Databricks

r-g-s-j · ‎08-19-2022

Issue

I am attempting to create a PySpark job via the Databricks UI (with spark-submit) using the parameters below (dependencies are on the PEX file), but I am getting the an exception that the pex file does not exist. It's my understanding that the --files option puts the file in the working directory of the driver & every executor, so I am confused as to why I am encountering this issue.

Config

[
"--files","s3://some_path/my_pex.pex",
"--conf","spark.pyspark.python=./my_pex.pex",
"s3://some_path/main.py",
"--some_arg","2022-08-01"
]

Standard Error

OpenJDK 64-Bit Server VM warning: ignoring option MaxPermSize=512m; support was removed in 8.0
Warning: Ignoring non-Spark config property: libraryDownload.sleepIntervalSeconds
Warning: Ignoring non-Spark config property: libraryDownload.timeoutSeconds
Warning: Ignoring non-Spark config property: eventLog.rolloverIntervalSeconds
Exception in thread "main" java.io.IOException: Cannot run program "./my_pex.pex": error=2, No such file or directory
	at java.lang.ProcessBuilder.start(ProcessBuilder.java:1048)
	at org.apache.spark.deploy.PythonRunner$.main(PythonRunner.scala:97)
	at org.apache.spark.deploy.PythonRunner.main(PythonRunner.scala)
	at sun.reflect.NativeMethodAccessorImpl.invoke0(Native Method)
	at sun.reflect.NativeMethodAccessorImpl.invoke(NativeMethodAccessorImpl.java:62)
	at sun.reflect.DelegatingMethodAccessorImpl.invoke(DelegatingMethodAccessorImpl.java:43)
	at java.lang.reflect.Method.invoke(Method.java:498)
	at org.apache.spark.deploy.JavaMainApplication.start(SparkApplication.scala:52)
	at org.apache.spark.deploy.SparkSubmit.org$apache$spark$deploy$SparkSubmit$$runMain(SparkSubmit.scala:951)
	at org.apache.spark.deploy.SparkSubmit.doRunMain$1(SparkSubmit.scala:180)
	at org.apache.spark.deploy.SparkSubmit.submit(SparkSubmit.scala:203)
	at org.apache.spark.deploy.SparkSubmit.doSubmit(SparkSubmit.scala:90)
	at org.apache.spark.deploy.SparkSubmit$$anon$2.doSubmit(SparkSubmit.scala:1039)
	at org.apache.spark.deploy.SparkSubmit$.main(SparkSubmit.scala:1048)
	at org.apache.spark.deploy.SparkSubmit.main(SparkSubmit.scala)
Caused by: java.io.IOException: error=2, No such file or directory
	at java.lang.UNIXProcess.forkAndExec(Native Method)
	at java.lang.UNIXProcess.<init>(UNIXProcess.java:247)
	at java.lang.ProcessImpl.start(ProcessImpl.java:134)
	at java.lang.ProcessBuilder.start(ProcessBuilder.java:1029)
	... 14 more

What I have tried

Given that the PEX file doesn't seem to be visible, I have tried adding it via the following ways:

Adding the PEX via the --files option in Spark submit
Adding the PEX via the the spark.files config when starting up the actual cluster
Playing around with the configs (e.g. using spark.pyspark.driver.python instead of spark.pyspark.python)
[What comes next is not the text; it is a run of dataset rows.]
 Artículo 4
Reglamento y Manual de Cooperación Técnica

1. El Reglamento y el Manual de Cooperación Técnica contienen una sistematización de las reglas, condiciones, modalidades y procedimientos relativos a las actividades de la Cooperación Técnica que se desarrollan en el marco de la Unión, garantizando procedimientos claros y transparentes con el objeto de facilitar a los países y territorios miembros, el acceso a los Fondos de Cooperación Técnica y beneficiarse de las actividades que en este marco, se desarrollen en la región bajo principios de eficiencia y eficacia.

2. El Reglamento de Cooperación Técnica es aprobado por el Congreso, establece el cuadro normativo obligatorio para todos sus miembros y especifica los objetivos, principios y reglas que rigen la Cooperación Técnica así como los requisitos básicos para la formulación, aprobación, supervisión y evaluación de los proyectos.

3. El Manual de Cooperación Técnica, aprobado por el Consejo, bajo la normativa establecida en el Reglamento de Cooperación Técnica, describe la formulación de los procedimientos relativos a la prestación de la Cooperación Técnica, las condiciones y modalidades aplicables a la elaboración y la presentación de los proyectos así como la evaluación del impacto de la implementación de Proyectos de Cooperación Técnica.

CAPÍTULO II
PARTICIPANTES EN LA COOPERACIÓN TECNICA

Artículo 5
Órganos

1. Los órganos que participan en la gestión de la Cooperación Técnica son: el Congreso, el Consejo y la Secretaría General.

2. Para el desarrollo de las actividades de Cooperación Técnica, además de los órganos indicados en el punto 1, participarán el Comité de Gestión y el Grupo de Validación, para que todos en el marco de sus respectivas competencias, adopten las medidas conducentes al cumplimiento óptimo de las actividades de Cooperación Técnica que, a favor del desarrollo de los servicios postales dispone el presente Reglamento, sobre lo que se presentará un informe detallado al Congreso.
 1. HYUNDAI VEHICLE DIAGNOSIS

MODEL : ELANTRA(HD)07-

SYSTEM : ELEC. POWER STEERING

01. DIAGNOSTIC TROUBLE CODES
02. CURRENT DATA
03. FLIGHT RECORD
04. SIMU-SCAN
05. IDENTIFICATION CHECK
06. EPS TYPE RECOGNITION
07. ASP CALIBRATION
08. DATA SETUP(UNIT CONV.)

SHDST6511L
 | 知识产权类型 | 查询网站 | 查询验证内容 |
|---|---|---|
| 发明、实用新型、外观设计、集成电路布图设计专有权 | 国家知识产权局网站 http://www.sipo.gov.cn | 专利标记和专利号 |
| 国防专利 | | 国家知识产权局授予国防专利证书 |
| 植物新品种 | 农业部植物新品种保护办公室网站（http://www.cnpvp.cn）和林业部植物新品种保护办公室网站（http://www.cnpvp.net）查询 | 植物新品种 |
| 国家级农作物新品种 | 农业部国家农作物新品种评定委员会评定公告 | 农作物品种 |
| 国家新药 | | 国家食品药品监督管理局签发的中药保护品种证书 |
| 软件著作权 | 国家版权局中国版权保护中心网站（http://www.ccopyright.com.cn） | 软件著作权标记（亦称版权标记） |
Note: given that instructions at the bottom of this page, I believe PEX should work on Databricks; I'm just not sure as to the right configs: https://www.databricks.com/blog/2020/12/22/how-to-manage-python-dependencies-in-pyspark.html

Note also, the following spark submit command works on AWS EMR:

'HadoopJarStep': {
            'Jar': 'command-runner.jar',
            'Args': [
                "spark-submit",
                "--deploy-mode", "cluster", 
                "--master", "yarn",
                "--files", "s3://some_path/my_pex.pex", 
                "--conf", "spark.pyspark.driver.python=./my_pex.pex",
                "--conf", "spark.executorEnv.PEX_ROOT=./tmp",
                "--conf", "spark.yarn.appMasterEnv.PEX_ROOT=./tmp",
                "s3://some_path/main.py",
                "--some_arg", "some-val"
            ],

Any help would be much appreciated, thanks.